The company plans to increase capacity to 50 million doses this year, most of it bound for the U.S., he said. The company also expects to spend another $100 million to replace an existing influenza bulk manufacturing plant in Liverpool with a newer plant that would match the new fill and finish plant there, which started up in 1998. Currently, the company manufactures trivalent flu vaccines, harvested in fertilized hens' eggs, for the U.S. market.

However, Chiron has developed a cell-culture based production process using Madin-Darby Canine Kidney cells, and has built a full-scale manufacturing plant using the process in Marburg. The process has been approved in Europe, and the company plans to enter Phase III studies this year. The first commercial vaccine is expected to be sold in Europe by 2007.

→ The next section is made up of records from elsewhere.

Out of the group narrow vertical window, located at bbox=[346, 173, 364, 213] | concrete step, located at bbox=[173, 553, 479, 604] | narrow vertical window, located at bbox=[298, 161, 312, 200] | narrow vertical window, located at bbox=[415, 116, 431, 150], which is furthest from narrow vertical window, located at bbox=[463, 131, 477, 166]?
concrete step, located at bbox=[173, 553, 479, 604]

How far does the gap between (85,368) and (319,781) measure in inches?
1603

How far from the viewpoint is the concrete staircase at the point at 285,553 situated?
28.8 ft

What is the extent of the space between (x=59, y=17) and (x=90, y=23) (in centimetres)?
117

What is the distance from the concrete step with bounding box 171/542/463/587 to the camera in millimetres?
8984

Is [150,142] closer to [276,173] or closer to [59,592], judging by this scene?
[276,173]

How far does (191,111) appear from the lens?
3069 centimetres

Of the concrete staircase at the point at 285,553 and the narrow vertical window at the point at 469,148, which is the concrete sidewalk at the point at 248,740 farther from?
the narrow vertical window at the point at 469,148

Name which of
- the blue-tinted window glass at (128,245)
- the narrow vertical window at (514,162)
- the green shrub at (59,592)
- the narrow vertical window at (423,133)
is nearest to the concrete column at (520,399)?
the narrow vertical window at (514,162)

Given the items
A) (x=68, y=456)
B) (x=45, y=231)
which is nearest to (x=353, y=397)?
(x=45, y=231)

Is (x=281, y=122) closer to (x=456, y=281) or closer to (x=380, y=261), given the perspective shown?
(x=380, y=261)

Chiron has begun discussions with FDA, and the company plans to file an Investigational New Drug Application, Pien said, to pursue licensure of a cell-culture vaccine in the U.S. Once scaleup becomes necessary, a likely move would be expanding cell-culture production in Marburg, which would offer economies of scale. Developing a new facility on a green field site capable of producing 70 million doses of trivalent cell-culture vaccine and more than 200 million doses of monovalent vaccine, would require an investment of over $200 million, Pien said.

Baxter AG (Vienna), meanwhile, has invested $176 million in a cell culture vaccine facility in Krems, Austria, which is expected to start up this year. The process uses the Vero cell line, which is already used to produce licensed vaccines for human use, including polio and rabies vaccines.

Flu vaccine, meanwhile, figures in two strategic investments that Aventis Pasteur S.A. (Lyon, France) has made: an $80-million expansion in the filling and packaging capacity of its vaccine plant in Swiftwater, Pa., and a $70-million expansion of cell-culture based vaccine production in Marcy L'Etoile, France. The company is partnering with other companies on new cell-culture-based flu vaccine development. In January, it licensed Crucell N.V.'s (Leiden, the Netherlands) PER.C6 technology, based on human retinal cells.

Part of the Swiftwater project has involved installing a new automated manufacturing system, using Wonderware's (Lake Forest, Calif.) InBatch software. The $1.5-million project contract will provide user interfaces to automate batch processing with data-entry screens, a real-time database and visualization layer, as well as batch production execution and reporting systems. The project aims to eliminate paper records, as well as to provide batch sequencing, alarm and notification of adverse conditions, and real-time exception reporting to ease batch evaluations. The new system will permit continuous and comprehensive data collection for historical records and use in process optimization.